Output every line below exactly, please, omitting pictures.

■ Exercise input
Start of Block

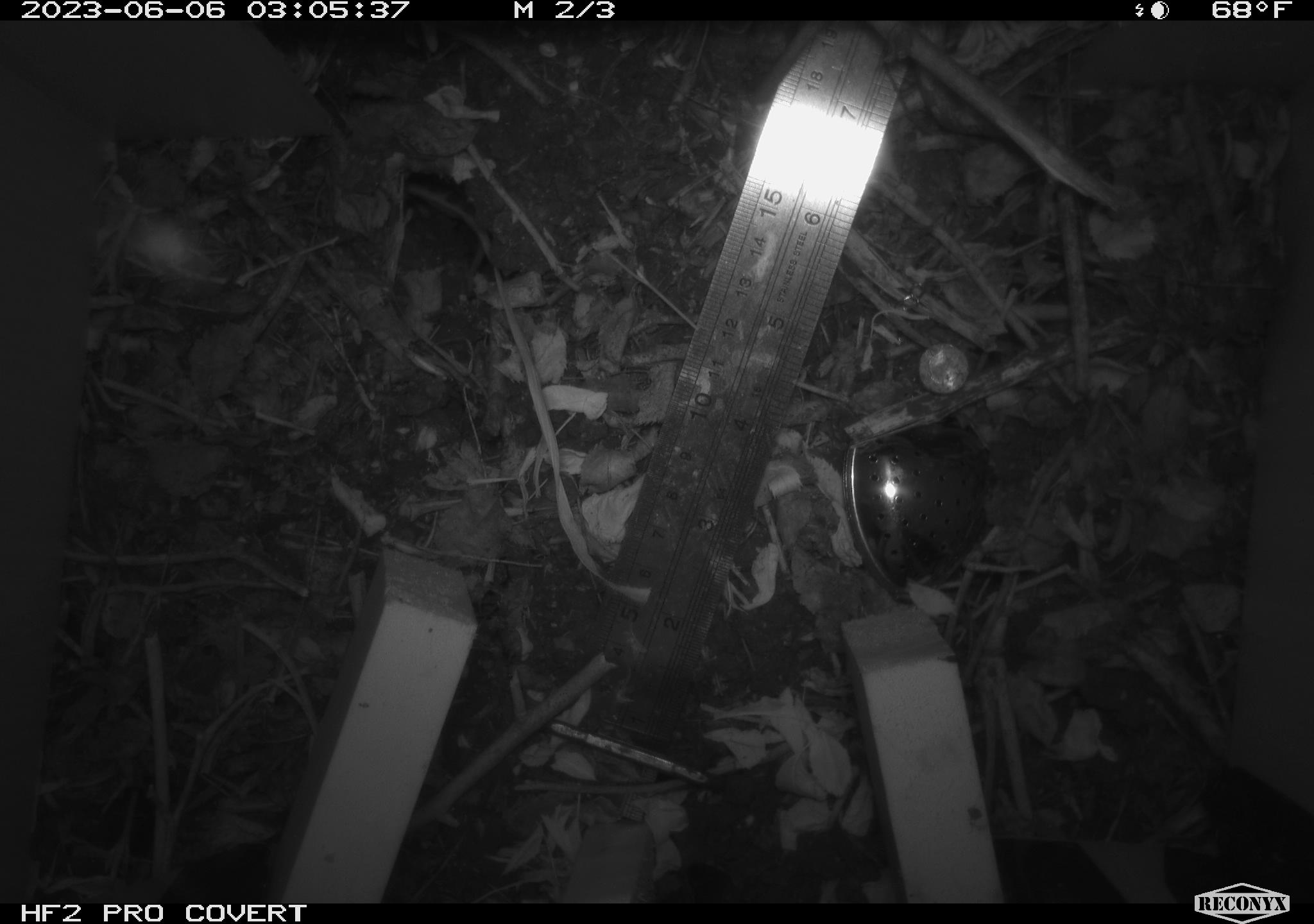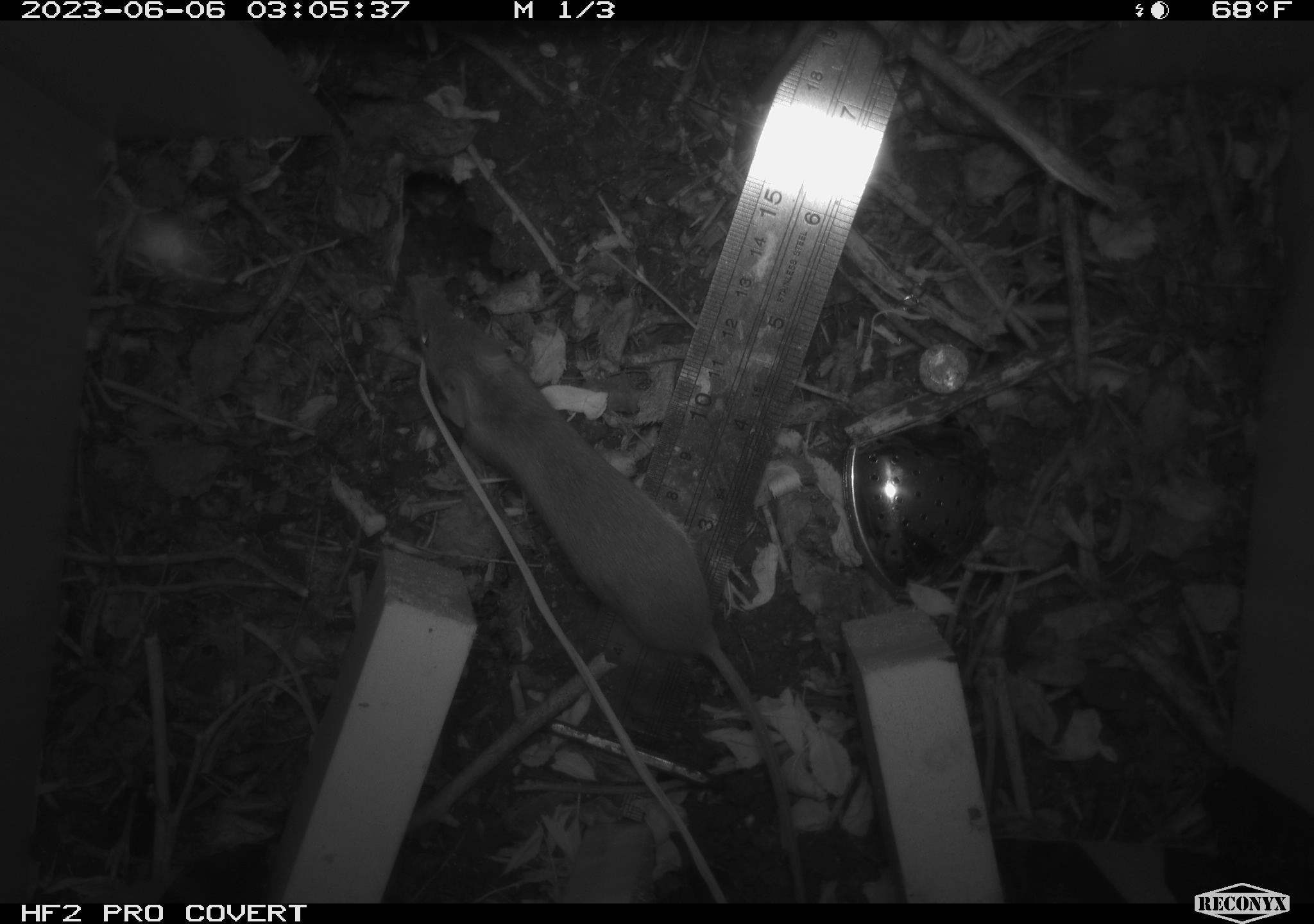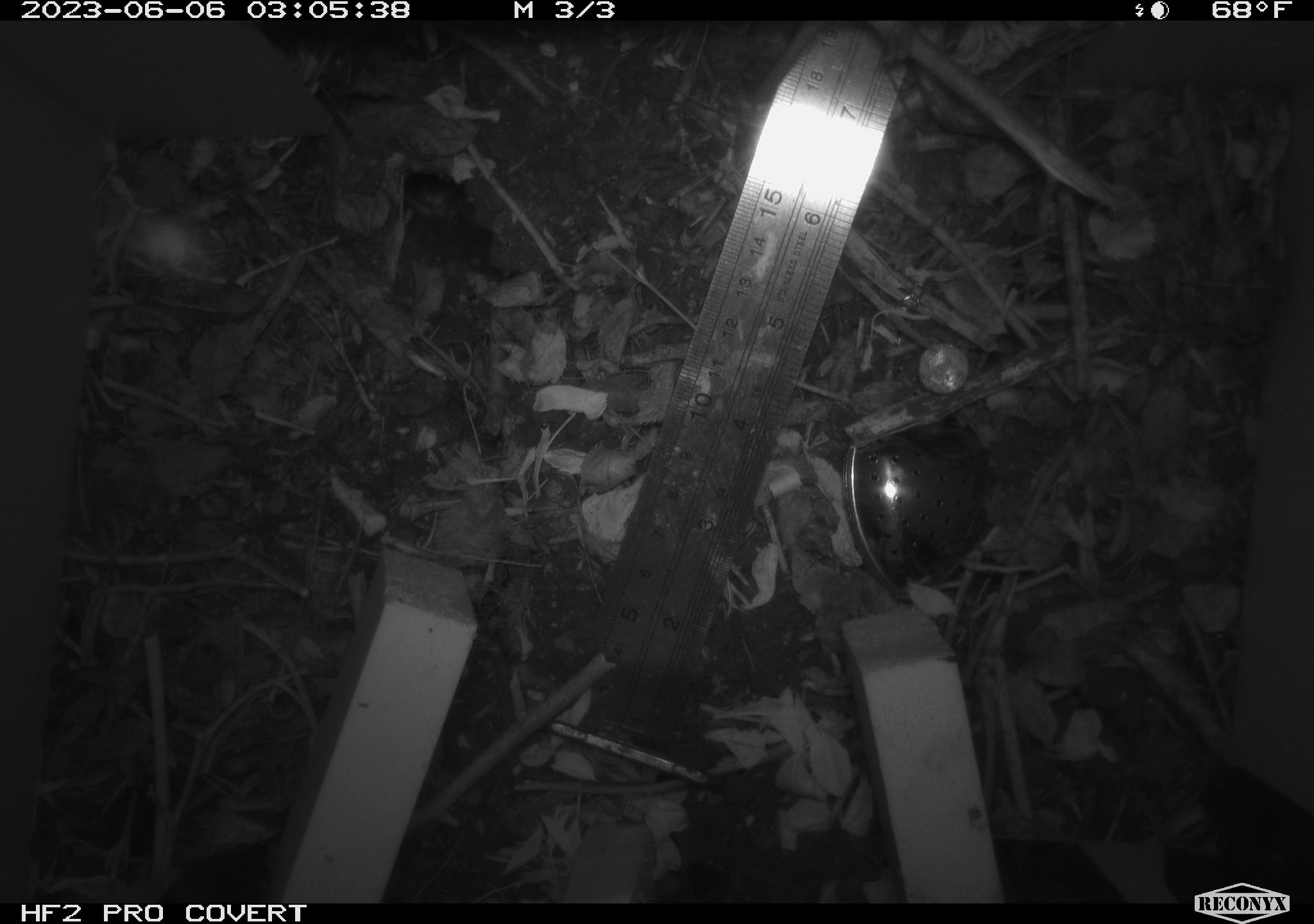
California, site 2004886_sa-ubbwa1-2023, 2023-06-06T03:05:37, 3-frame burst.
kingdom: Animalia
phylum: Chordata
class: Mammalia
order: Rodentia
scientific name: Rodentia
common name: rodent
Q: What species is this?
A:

End of Block

■ Answer to this exercise
California, site 2004886_sa-ubbwa1-2023, 2023-06-06T03:05:37, 3-frame burst.
kingdom: Animalia
phylum: Chordata
class: Mammalia
order: Rodentia
scientific name: Rodentia
common name: rodent
Q: What species is this?
A:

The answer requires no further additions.